Anos depois, já universitário e com presença em jornais e suplementos literários, na forma de poemas e crônicas, reencontrei casualmente Dona Maria José na rua. Velhinha, solitária, pareceu-me frágil e carente. Foi às lágrimas, ao rever o aluno que, para ela, já era um intelectual de fama e conceito. Surpresa! Sob toda aquela antiga truculência, havia sentimento!
Oi Clemente , com 4 anos iniciei os estudos no Jardim do Grupo Epitácio Pessoa . As professoras Adamantina Neves e Lourdes Carvalho responsáveis pelos cuidados e início da alfabetização das crianças .
A escola eu achava grandiosa e as professoras elegantes e bonitas . Foi um tempo q hj , tão longe , vejo como um início suave da escolaridade !
Seus “causos paraibanos” são envolventes !
Querida Marileide,
É uma alegria saber que você continua leitora da nossa revista, enriquecendo-a com seus comentários. Faço votos para que outras velhas amigas e outros amigos estejam fazendo, ou venham a fazer o mesmo.
Obrigado pelo registro. Os “causos paraibanos” vão continuar ainda um pouco, pelo menos mais dois já estão prontos.
Oi, Clemente, o João Rego te sacaneou. Pois tão velhinho assim você não é. Essa turma de 1925 não é da Zuzica. Coitada, era mesmo assim tão cruel? A excelência ela aplaudia. Das minhas professoras primárias nem lembro direito, apenas vagamente. Minhas neuras são outras: vinda de um lar basicamente ateu (mas rigorosamente ético), foram as professoras do primário que meteram religião na minha cabeça e fizeram com que eu conseguisse do meu pai a permissão para fazer primeira comunhão. Meu pai deixou numa boa. Mas, graças a deus, voltei a ser ateia, como ateu era meu pai. Minha fase religiosa não durou mais que 3 ou 4 anos da minha infância (se não contar mais uma fase religiosa de uns 5 ou 6 anos, a do comunismo da minha juventude). Lembro que no dia da primeira comunhão, ao vir do altar com a hóstia na boca, só tinha na cabeça o seguinte: “vou morder esse negócio p’ra ver se tem mesmo o corpo e o sangue de Jesus Cristo”. A minha primeira comunhão foi a primeira e a última.
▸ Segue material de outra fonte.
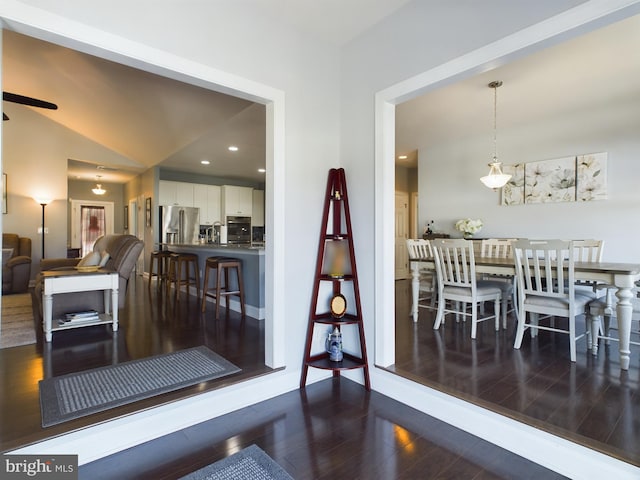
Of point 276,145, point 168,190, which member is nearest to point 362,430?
point 276,145

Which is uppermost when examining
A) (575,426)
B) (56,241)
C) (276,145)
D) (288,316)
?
(276,145)

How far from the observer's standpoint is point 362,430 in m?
1.91

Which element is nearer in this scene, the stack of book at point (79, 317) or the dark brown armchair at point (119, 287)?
the stack of book at point (79, 317)

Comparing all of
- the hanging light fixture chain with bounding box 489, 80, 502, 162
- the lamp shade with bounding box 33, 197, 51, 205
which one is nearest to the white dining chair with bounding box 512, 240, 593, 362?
the hanging light fixture chain with bounding box 489, 80, 502, 162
De fato, Helga, minha fase de escola primária foi na segunda metade dos anos 40. Mas o espírito da escola, e a didática, não diferiam muito dos anos 20, como a minha crônica revela. Assim, a foto não destoa tanto.
Quanto à religião, com pai indiferente e mãe católica, demorei mais a abjurar a crença de família. Só me livrei no curso superior, saindo da JUC para o PCB. Obviamente, deixei também essa nova mitologia, que critiquei no último dos meus “artigos filosóficos”, publicados nesta revista. E nos encontramos ambos, hoje, no racionalismo, palavra que assusta menos que ateísmo.
Um abraço.
Delícia de história, Clemente. Abriu espaço para muitas rememorações que pretendo fazer mais adiante, no dia em que a inspiração me vier em socorro. É um universo riquíssimo esse das primeiras experiências escolares.
Abraço,
Fernando
História sensacional, Clemente!! Principalmente porque sou sobrinho-bisneto da professora Zuzica e aquele garoto retraído que era parente da professora é o meu tio Mário, irmão do meu pai!
Estou escrevendo as memórias do meu pai e gostaria muito da sua autorização para transcrever esse artigo no livro.